The third mile felt as though I settled back into pace. We headed back towards the start of the race. It was great to see crowds again and to my surprise my watch beeped a 6:18.
During the fourth mile, we saw the leaders heading back. It was truly incredible to watch so many athletes on their journey to qualify for Olympic Trials. I believe 45+ athletes qualified through the half! It gave me a lot of motivation, and I forgot about my personal race.
It was during the fifth mile that I finally felt like I was gaining space around me to breath and packs were separating. I found myself running with a pack of a few people. The race began to head around the Schuylkill River. It’s an 8ish mile loop and I have run there several times, and I knew the last miles would finish with a small incline. The fifth mile was flat mile, and my focus was to get to the halfway point (6:34).
The 6th mile of a half marathon is usually motivating to me because it signals the halfway point is near. A few week ago, Bart Yasso talked about “working the course”. That is something I’ve been trying to do. It was flat and open, so I stayed focused and tried to keep my pace. I ran a 6:18.
The next few minutes brought a lot of reinforcement. My 10k was a 40:30. That’s my fastest 10k in a while. I hit the halfway point is 43:00 minutes. I felt extremely motivated because I knew I was on track for my fastest half in a year and a half despite still not feeling great. I smiled throughout the entire mile and ran a 6:24. Why the race photographers weren’t there…I don’t know.
Both mile 8 and 9 were lonely miles. During mile 9 we went over the bridge and began heading back towards the start. Mile 9 was my slowest actual running mile, and I ran it 6:54. It was the same as mile 2, but I stopped to tie my shoe during the second mile.

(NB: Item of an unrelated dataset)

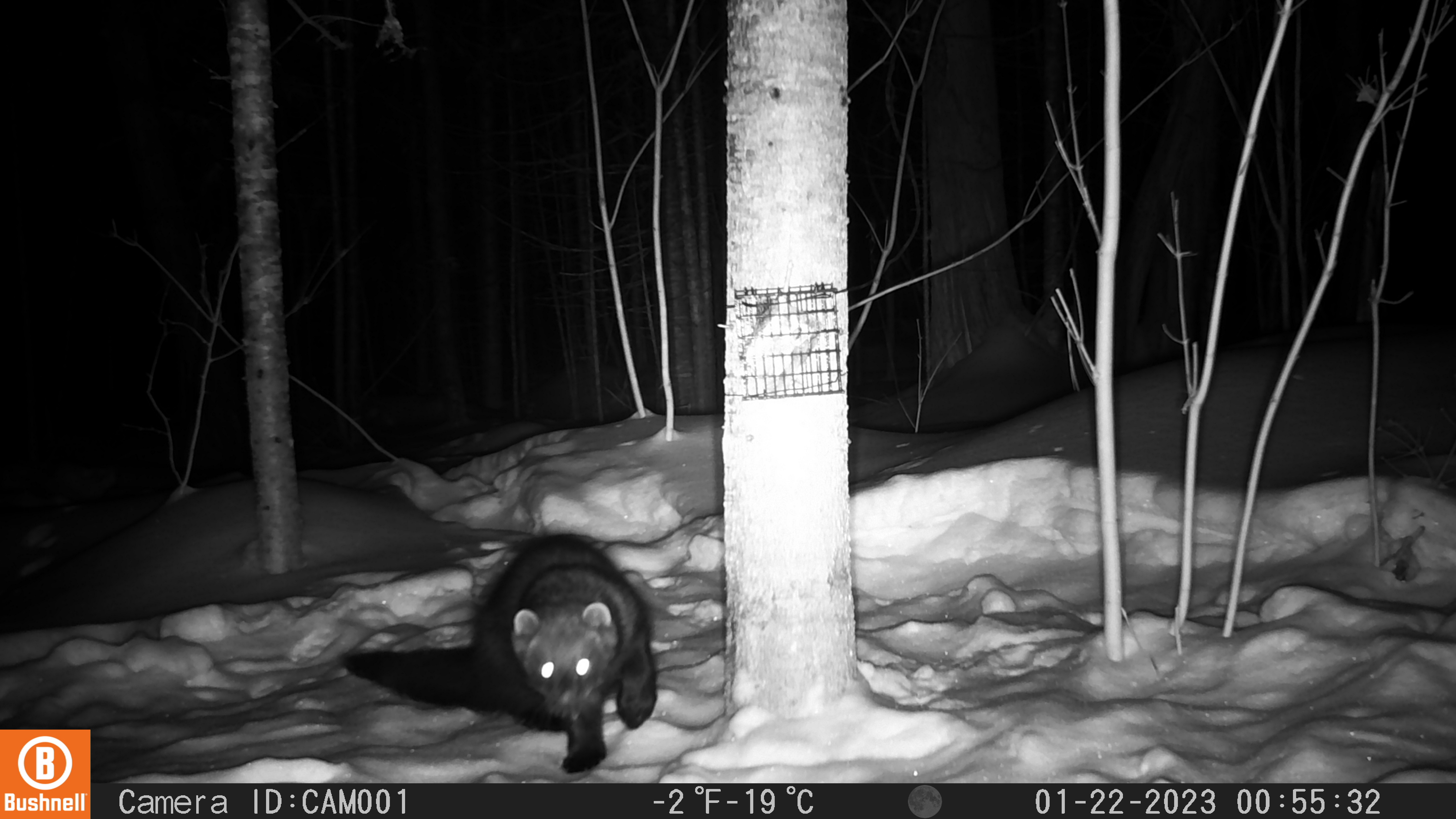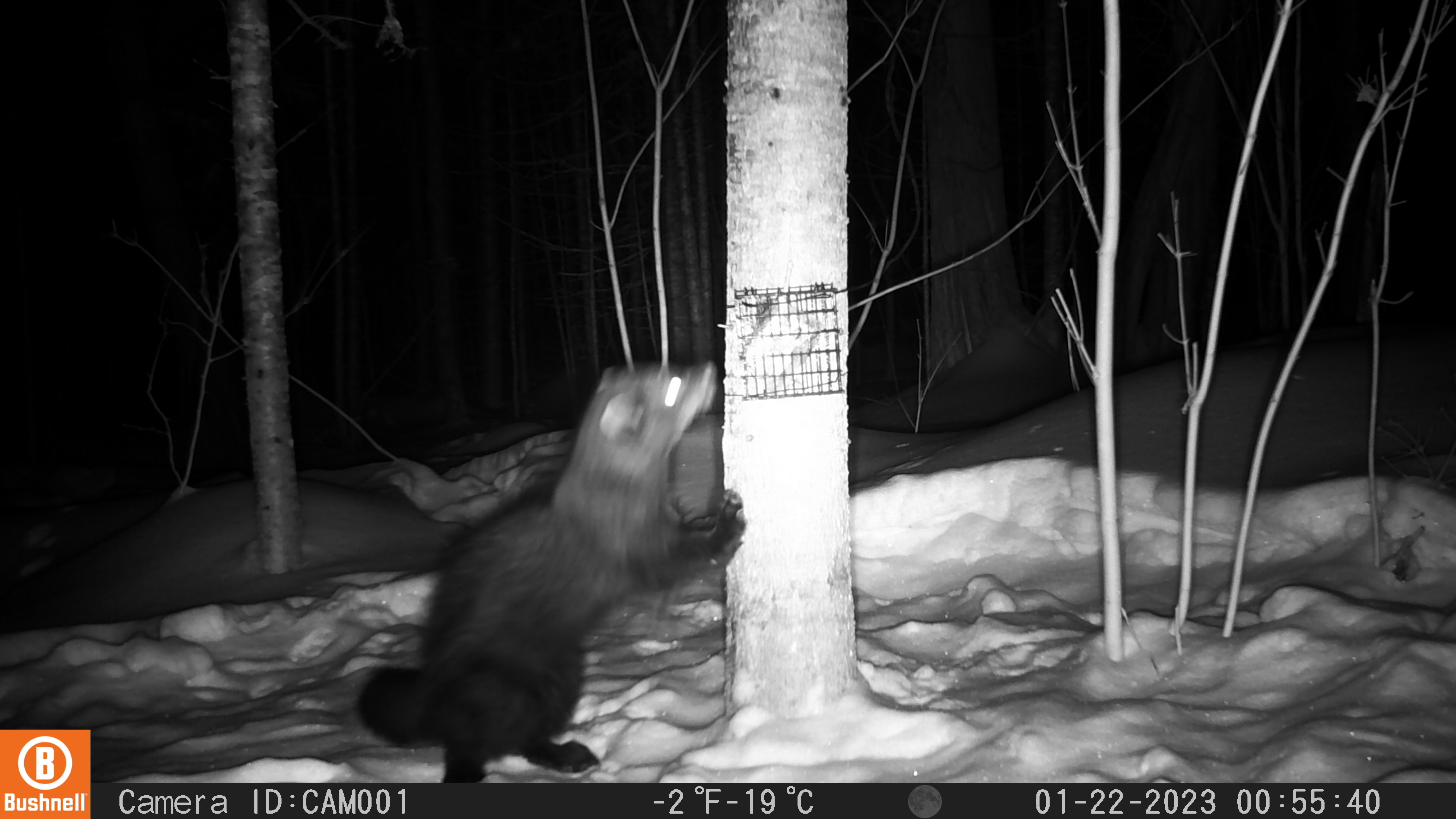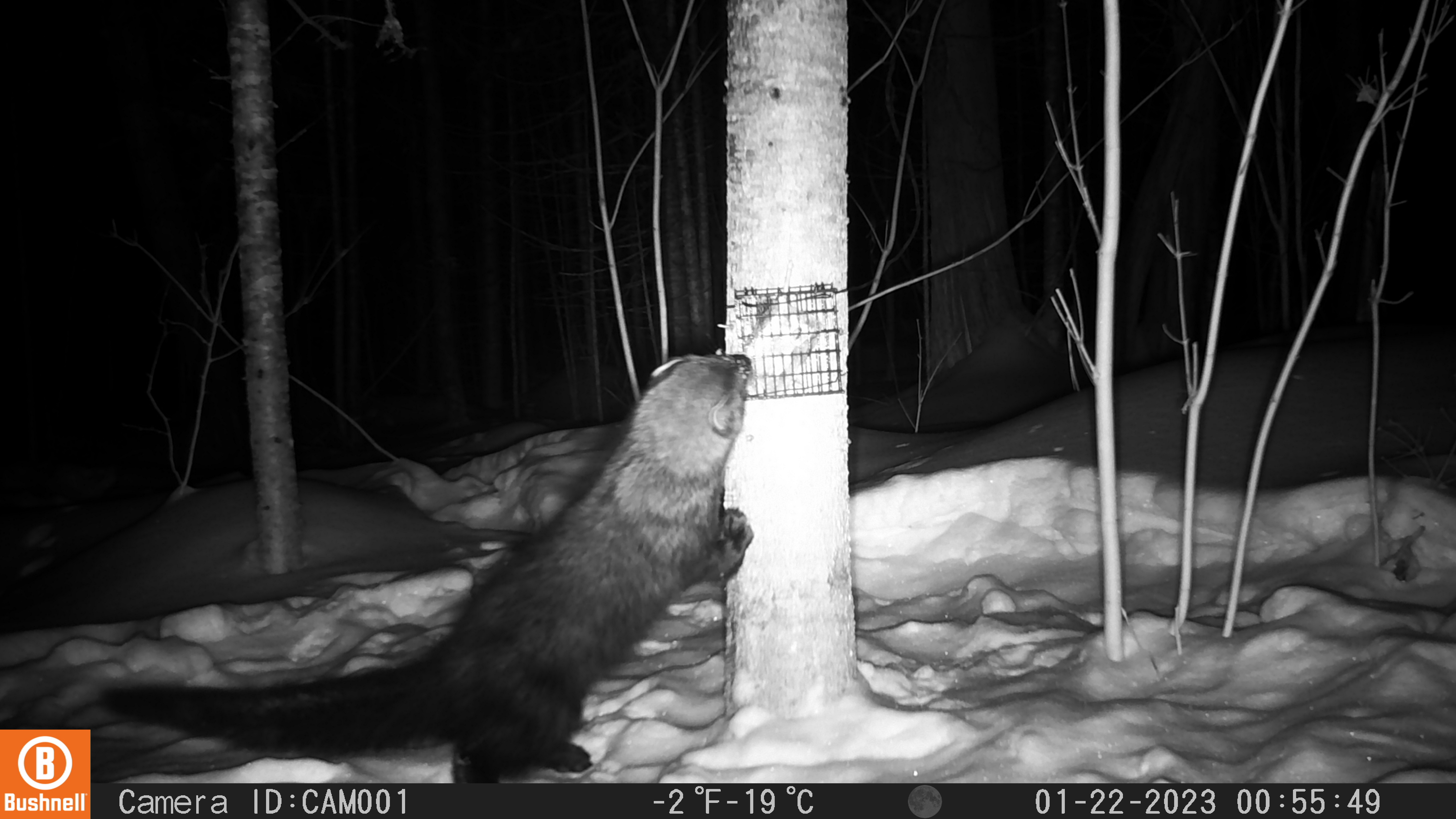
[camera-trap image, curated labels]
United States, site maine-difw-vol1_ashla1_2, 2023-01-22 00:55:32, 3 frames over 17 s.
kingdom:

I hit the 10-mile point in 1:05.24. That is faster than my Broad Street time this past May. I’m normally motivated after mile 10 because it means a 5k is left. I calculated that if I ran a 20:30 last 5k I would be around 1:26. I stayed around the same people I had been running around for the majority of the race. I ran mile 10 in 6:34.

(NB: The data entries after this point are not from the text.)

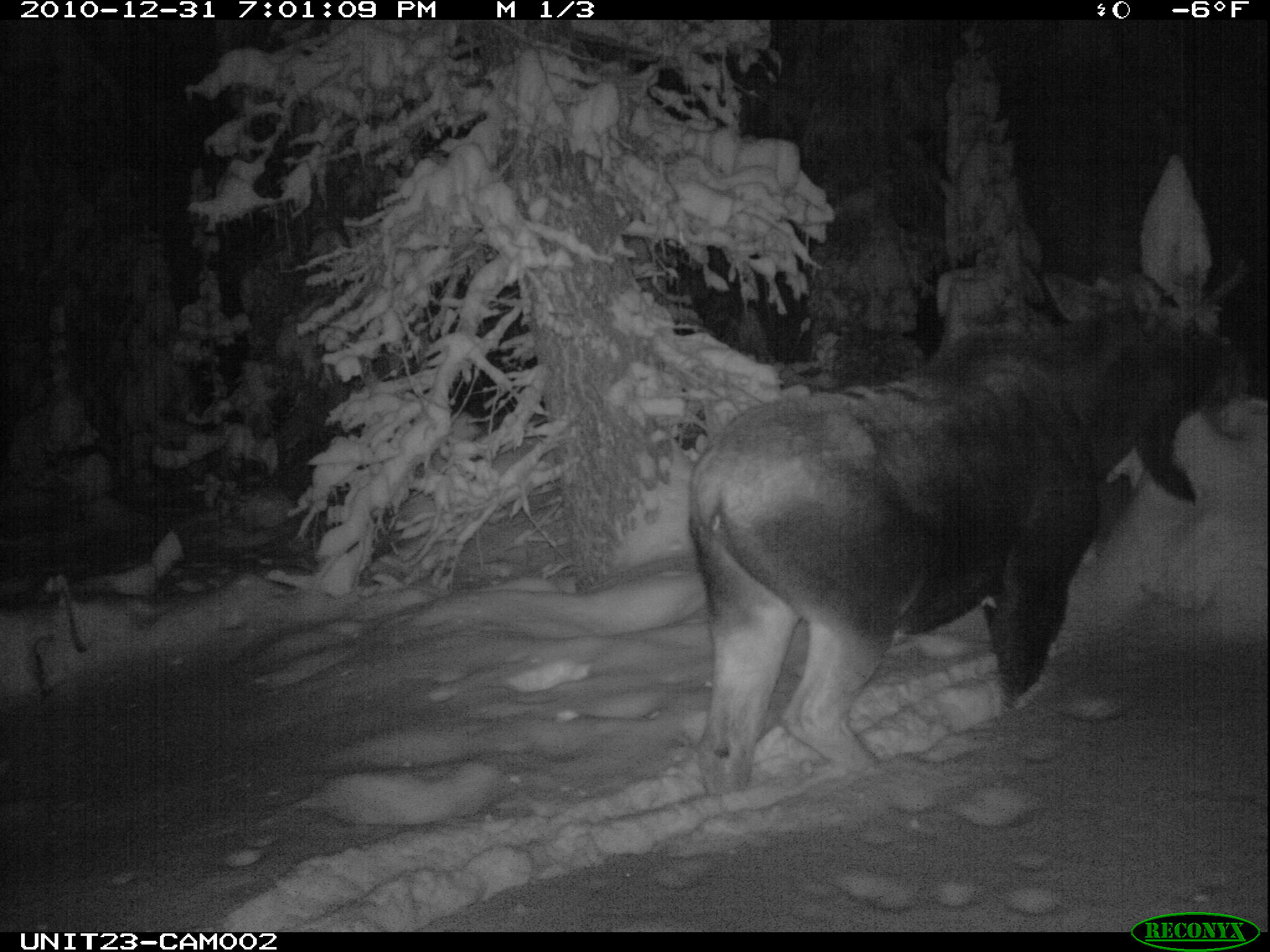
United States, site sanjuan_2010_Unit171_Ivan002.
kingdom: Animalia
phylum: Chordata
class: Mammalia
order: Artiodactyla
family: Cervidae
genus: Alces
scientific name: Alces alces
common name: moose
Alces alces (moose).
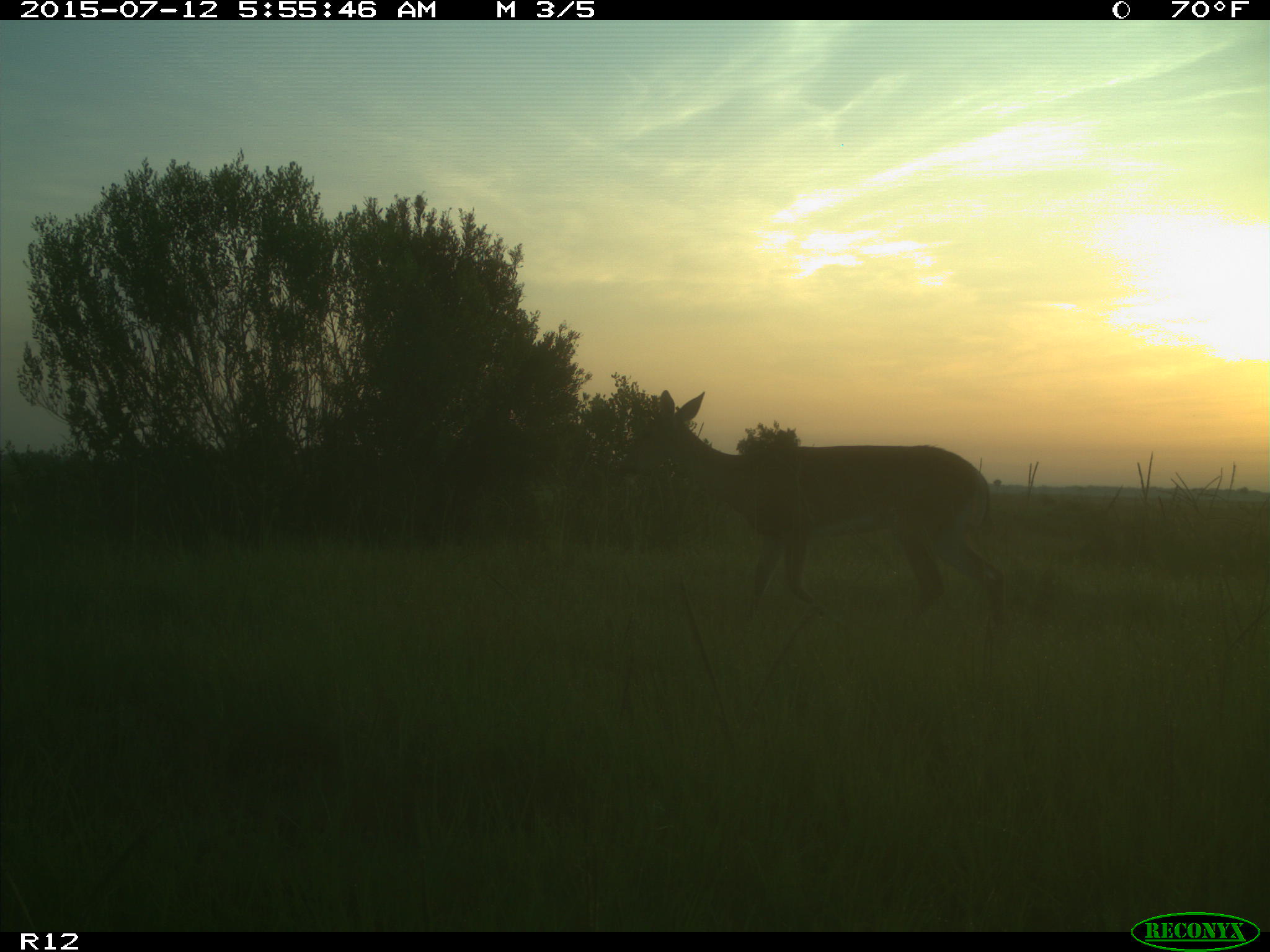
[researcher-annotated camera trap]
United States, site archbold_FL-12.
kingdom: Animalia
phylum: Chordata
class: Mammalia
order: Artiodactyla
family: Cervidae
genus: Odocoileus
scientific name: Odocoileus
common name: deer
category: unidentified deer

Mile 11 is usually the mile in a half marathon that makes or breaks me. It’s close enough to the end that you are hurting but not close enough that you have an incredible blast of energy. This mile was no different, and as we crossed into mile 11, I could see the towers in Center City where the end was. It was so close yet so far. I managed to stay focused and just power through.
I hit mile 12, at just over 1:18. I thought I had a shot at going under 1:26 so I blocked everything out and went for it. I wasn’t feeling great, and it was a painful mile. The 12th mile was spent completely focused on finishing the race. By the time I knew it, I hit mile 13.
The last .1 is uphill. For a very flat course, it’s hard to fault a .1 uphill finish. To give you a perspective my last .1 was 7:00-minute pace and I was powering to the finish.
I crossed the line in 1:25.45 and 78th female overall as well as 24th in my age group.
On the surface, this looks like a great time for me. It’s two minute and a half minutes faster than the Runners World Half Marathon. My last 5k was faster than many 5k races I’ve done, and it shows a lot of progression.
However, I do know I ran this race not feeling the best and have a lot more to give. My next half marathon will be the Philadelphia half November 22. It’s a harder course, and the weather is unpredictable, but I do have a few more weeks to train. My goal is race under 1:25 there. Until then, I’ll continue the 5k train. This race is bittersweet for me, I’m happy with my progression, but I am looking forward to racing when my body and legs feel good.
Questions for you:
Have you run a RnR race?
Where is the most crowded place you’ve ever been?
To be honest, this start was one of the most crowded. I’ve been to a few crowded concerts as well.